Nucleic Acids Research, Vol 25, Issue 10 1950-1956, Copyright © 1997 by Oxford University Press
A Baker and M Cotten
Molecular biology has many applications where the introduction of large
(>100 kb) DNA molecules is required. The current methods of large DNA
transfection are very inefficient. We reasoned that two limits to improving
transfection methods with these large DNA molecules were the difficulty of
preparing workable quantities of clean DNA and the lack of rapid assays to
determine transfection success. We have used bacterial artificial
chromosomes (BACs) based on the Escherichia coli F factor plasmid system,
which are simple to manipulate and purify in microgram quantities. Because
BAC plasmids are kept at one to two copies per cell, the problems of
rearrangement observed with YACs are eliminated.
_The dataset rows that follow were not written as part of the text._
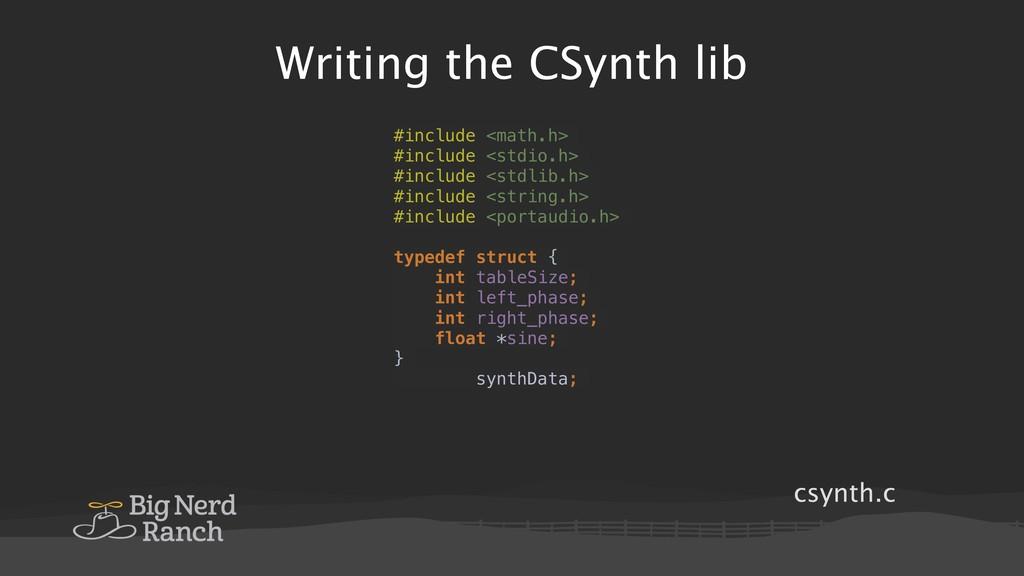csynth.c Writing the CSynth lib #include <math....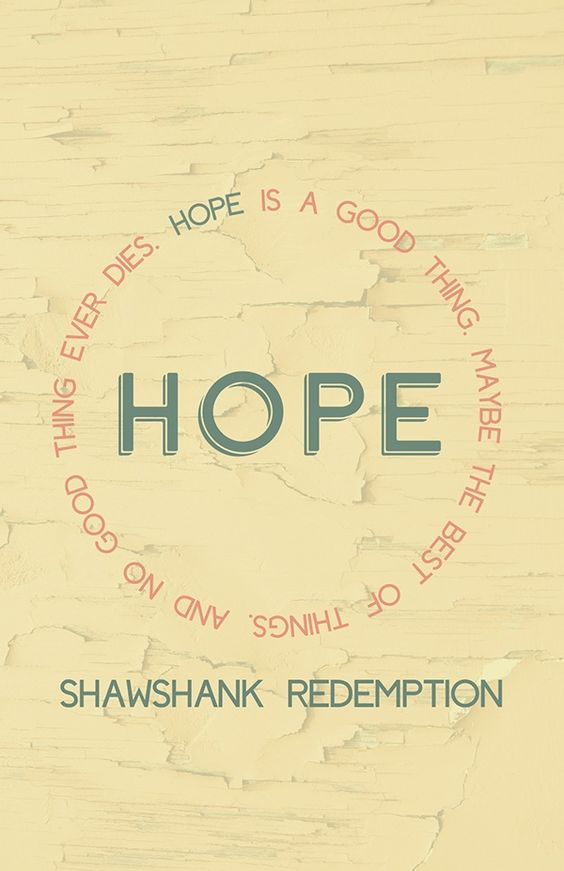 the shawshank redemption quote hope is a good thing be the  the shawshank redemption quote hope is a good thing be the best of things and no good thing ever dies needle craft graph on 4 00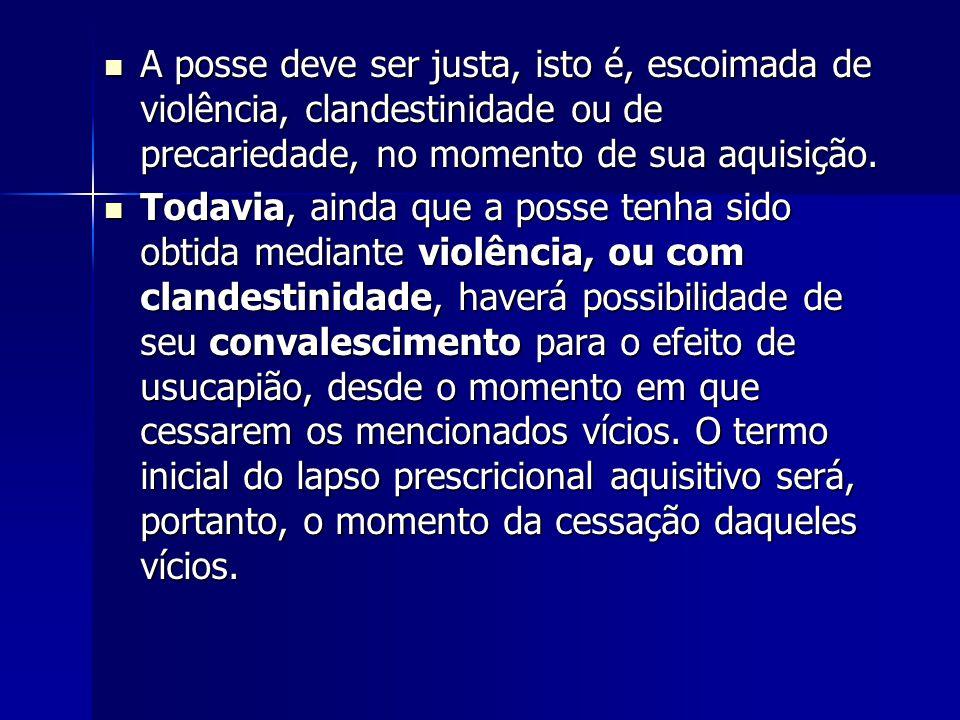 A posse deve ser justa, isto é, escoimada de violência, clandestinidade ou de precariedade, no momento de sua aquisição.
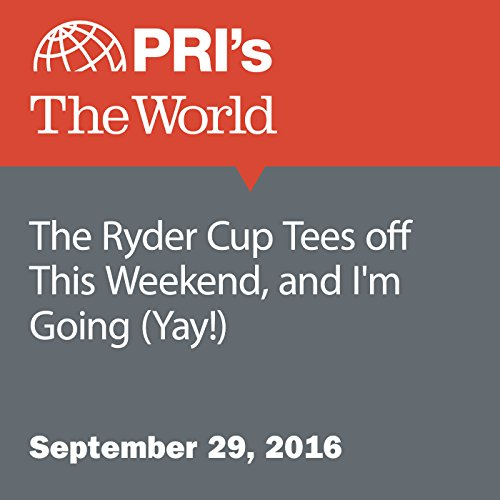 The Ryder Cup Tees off This Weekend, and I'm Going (Yay!) audiobook cover art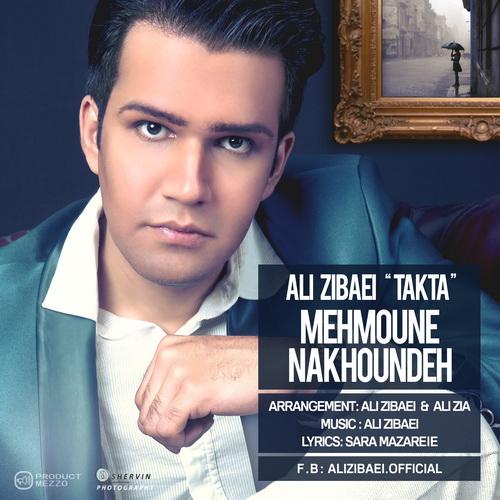Ali Zibaei (Takta) - Mehmoune Nakhoundeh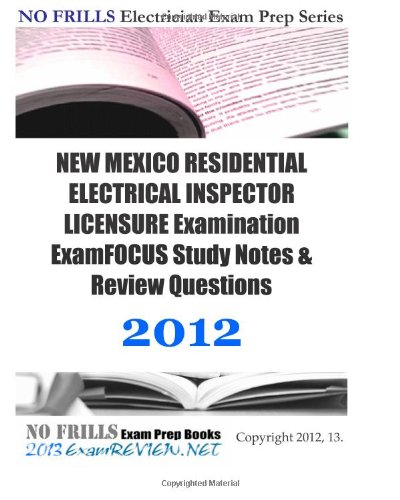 9781477632703: NEW MEXICO RESIDENTIAL ELECTRICAL INSPECTOR LICENSURE Examination ExamFOCUS Study Notes & Review Questions 2012: Focusing on code compliance.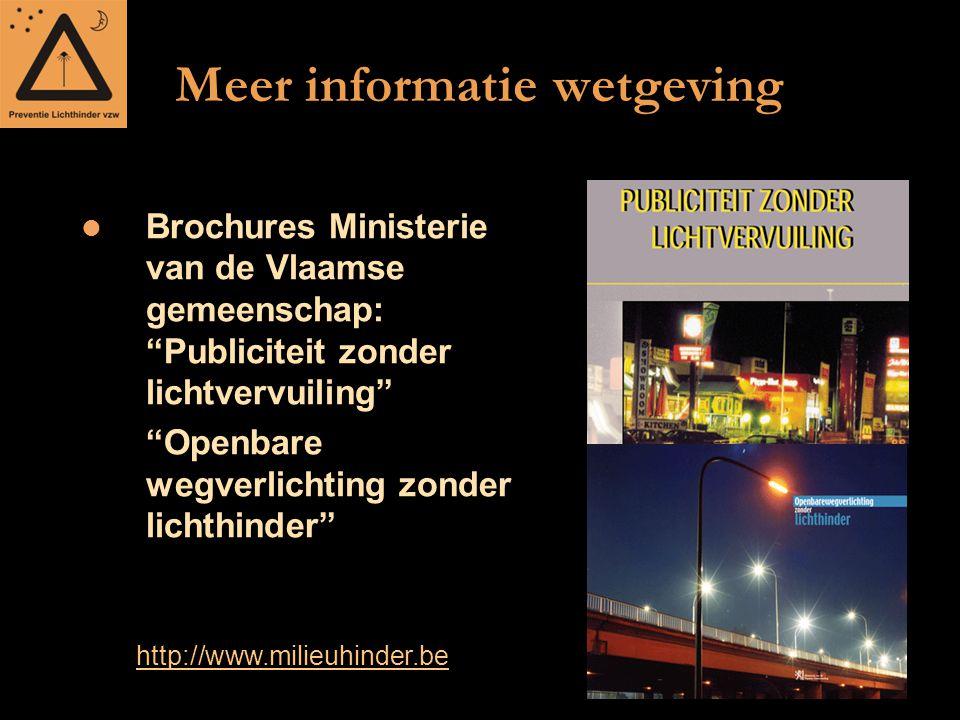 """Meer informatie wetgeving Brochures Ministerie van de Vlaamse gemeenschap: """"Publiciteit zonder lichtvervuiling"""" """"Openbare wegverlichting zonder lichth"""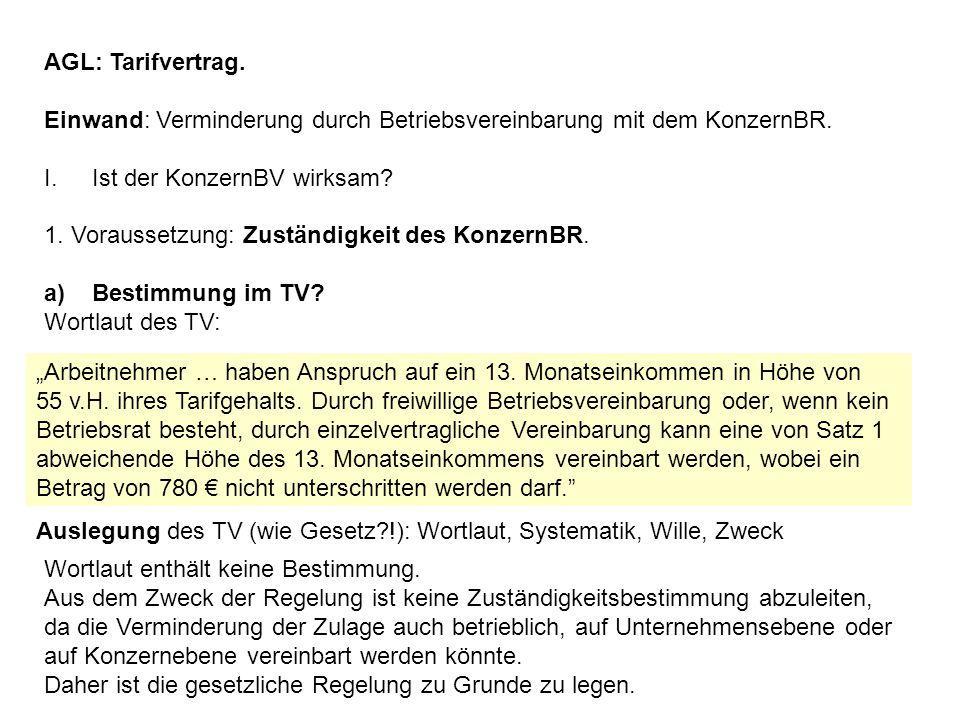 2) § 58 Abs.1 BetrVG a)Notwendige Einheitsregelung im Konzern.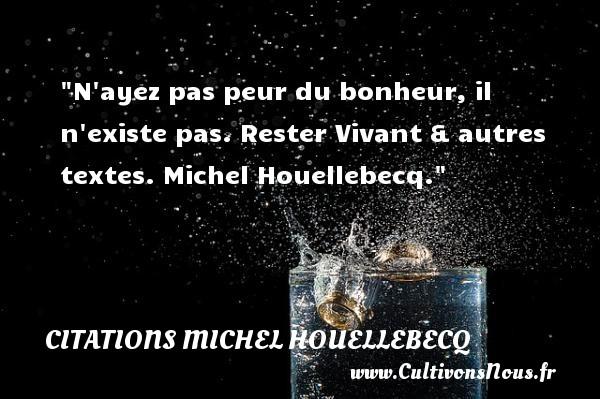 Citations Michel Houellebecq - Citation peur - Citations bonheur - N ayez pas peur du bonheur, il n existe pas.  Rester Vivant & autres textes. Michel Houellebecq. Une citation sur la peur CITATIONS MICHEL HOUELLEBECQ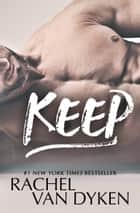 Keep ebook by Rachel Van Dyken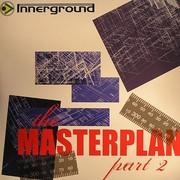 various artists - The Masterplan Part 2 (Innerground Records INN022EP2, 2007) : посмотреть обложки диска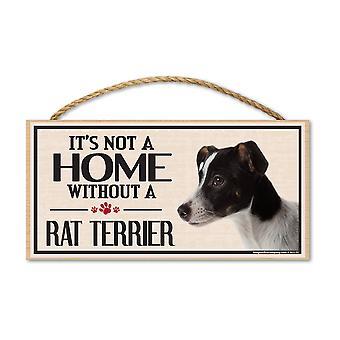 """التوقيع ، والخشب ، انها ليست منزلا من دون الكلب الجرذ ، 10 """"× 5"""""""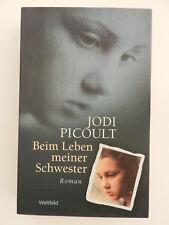Jodi Picoult Bein Leben meiner Schwester Roman Weltbild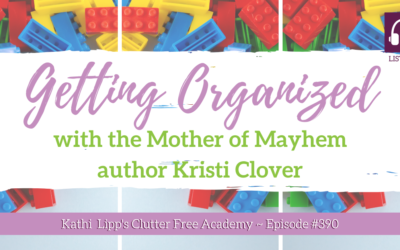 #390: Getting Organized with Mother of Mayhem, author Kristi Clover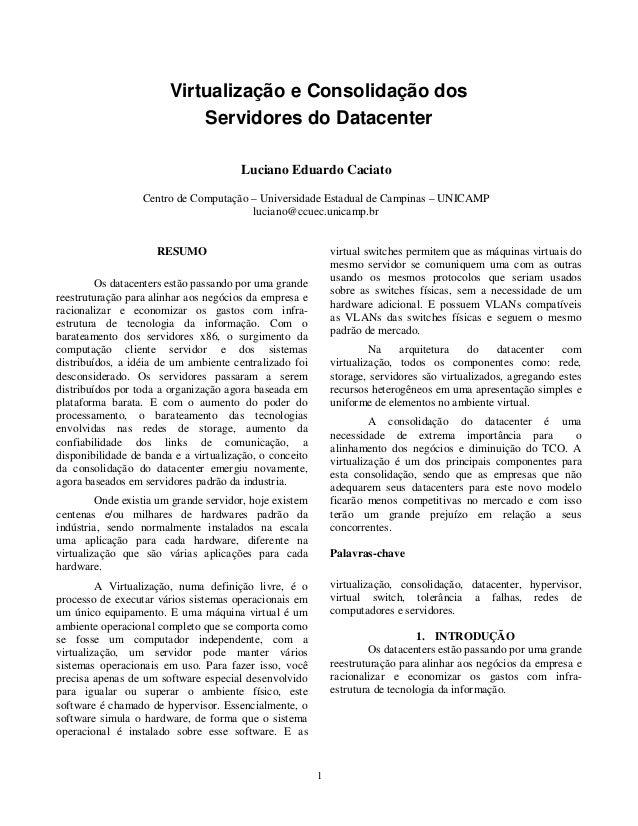 Virtualização e Consolidação dos    Servidores do Datacenter      Luciano Eduardo Caciato      Centro de Computação – Univ...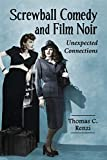 Screwball Comedy and Film Noir: Unexpected Connections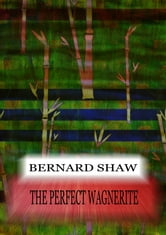 The Perfect Wagnerite ebook by Bernard Shaw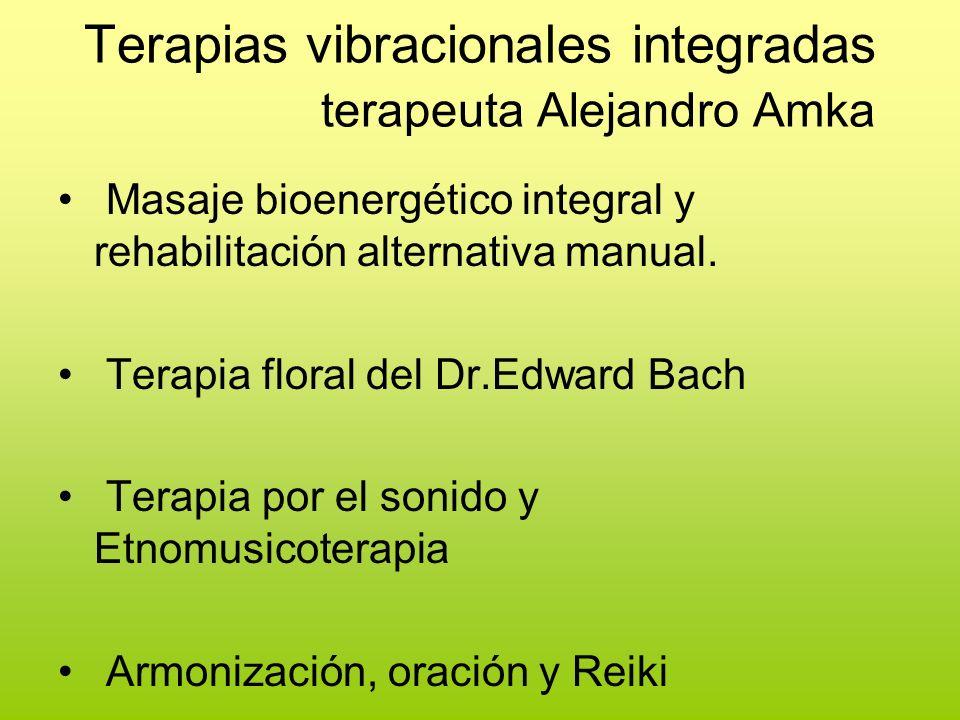 Terapias vibracionales integradas terapeuta Alejandro Amka Masaje bioenergético integral y rehabilitación alternativa manual. Terapia floral del Dr.Ed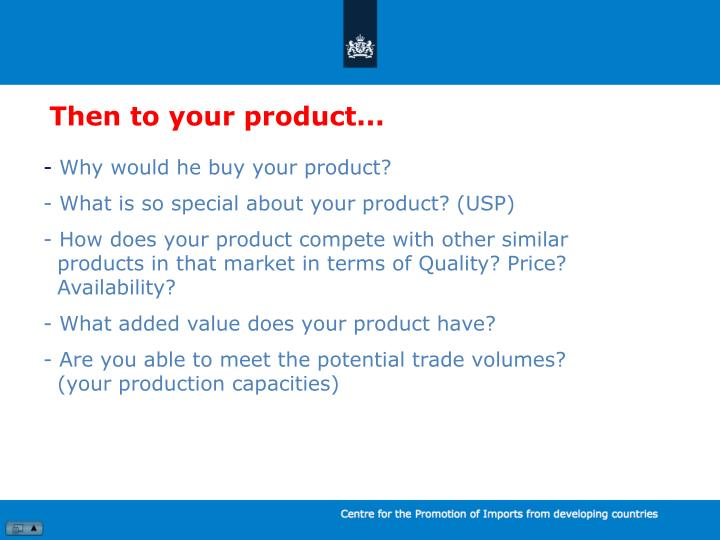 Then to your product...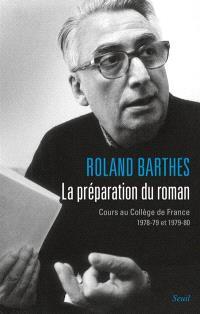 Les cours et les séminaires de Roland Barthes, La préparation du roman : cours au Collège de France 1978-79 et 1979-80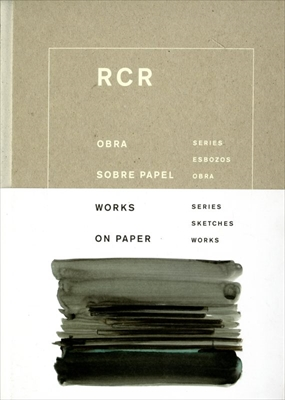 RCR Works on Paper: Series, Sketches, Works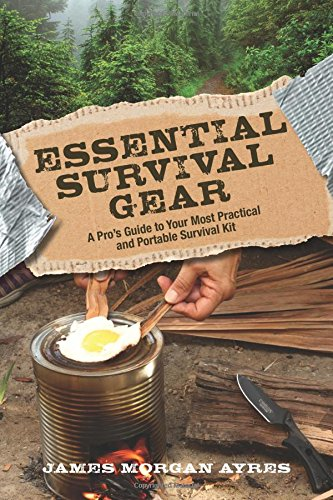 Essential Survival Gear: A Pro's Guide to Your Most Practical and Portable Survival -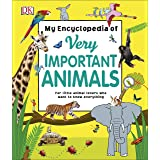 My Encyclopedia of Very Important Animals: For Little Animal Lovers Who Want to Know Everything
We have generated two
series of BAC vectors bearing marker genes for luciferase and green
fluorescent protein (GFP). Using these reagents, we have developed methods
of delivering BACs of up to 170 kb into mammalian cells with transfection
efficiency comparable to 5-10 kb DNA. Psoralen-inactivated adenovirus is
used as the carrier, thus eliminating the problems associated with viral
gene expression. The delivered DNA is linked to the carrier virus with a
condensing polycation. Further improvements in gene delivery were obtained
by replacing polylysine with low molecular weight polyethylenimine (PEI) as
the DNA condensing agent.
ARTICLES
Delivery of bacterial artificial chromosomes into mammalian cells with psoralen-inactivated adenovirus carrier
Institute for Molecular Pathology (IMP), Dr BohrGasse 7, 1030 Vienna, Austria.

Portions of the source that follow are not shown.